Biden rejects new GOP infrastructure offer
U.S. President Joe Biden gestures to Senator Shelley Capito (R-WV) during an infrastructure meeting with Republican Senators at the White House in Washington on May 13, 2021.
Kevin Lamarque | Reuters
President Joe Biden on Friday rejected a new Republican infrastructure counter-offer, but will continue talks with Republicans next week as the White House considers whether it should give up hope of a bipartisan deal.

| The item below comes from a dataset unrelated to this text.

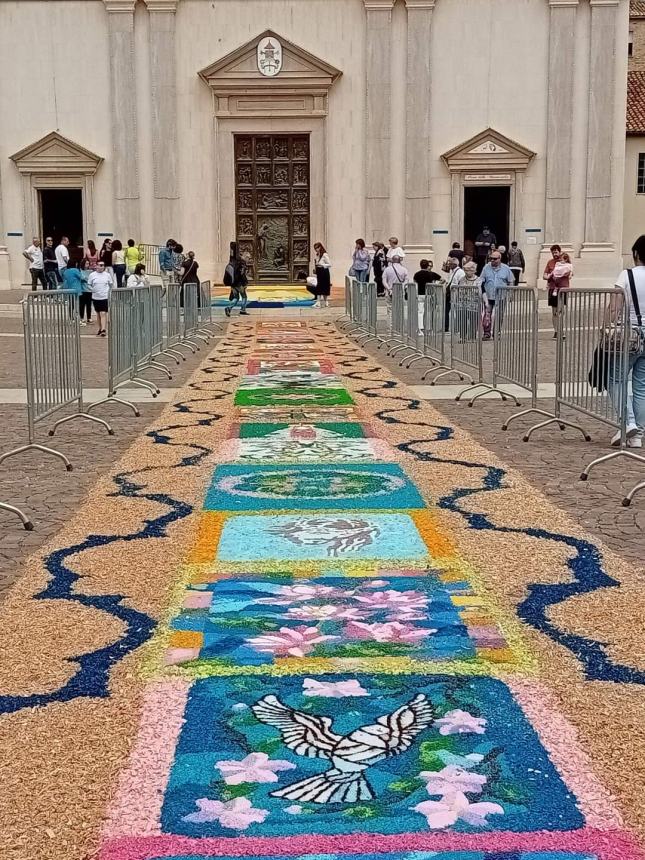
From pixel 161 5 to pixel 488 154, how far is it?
10788mm

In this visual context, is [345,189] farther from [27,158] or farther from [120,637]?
[120,637]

In a conversation with the President on Friday, Senator Shelley Moore Capito, RW.V., proposed adding about $ 50 billion in spending to the GOP framework, White House Press Secretary Jen said. Psaki in a statement. Republicans last presented a $ 928 billion plan. Biden recently offered a $ 1.7 trillion package.
Biden signaled that “the current supply has failed to meet its targets of economic growth, tackling the climate crisis and creating new jobs,” she added. Although he rejected the latest proposal, Biden will meet with Capito again on Monday and plans to speak with senators from both sides about a “more substantial package,” according to Psaki.
As talks continue, Democrats have also moved forward with a surface transportation bill in the House. The legislation could serve as a way to approve key pieces of Biden’s $ 2.3 trillion infrastructure package through a series of mandatory spending bills.
House transport committee chair Rep. Peter DeFazio, D-Ore., Unveiled the bill on Friday. It would invest $ 547 billion over five years in roads and bridges, as well as rail and other public transportation.
DeFazio has scheduled a committee to mark the bill on June 9, which may be the date closest to a true deadline for Biden and Senate Republicans to reach an infrastructure deal. Biden separately spoke to DeFazio to “offer support” to the hearing on the legislation.
The parties have been trying to forge a compromise for weeks, but seem far from agreement on how much money to spend on infrastructure and how to pay for the investments. Monday marks the date Transportation Secretary Pete Buttigieg said the White House wanted to see “clear direction” in the talks.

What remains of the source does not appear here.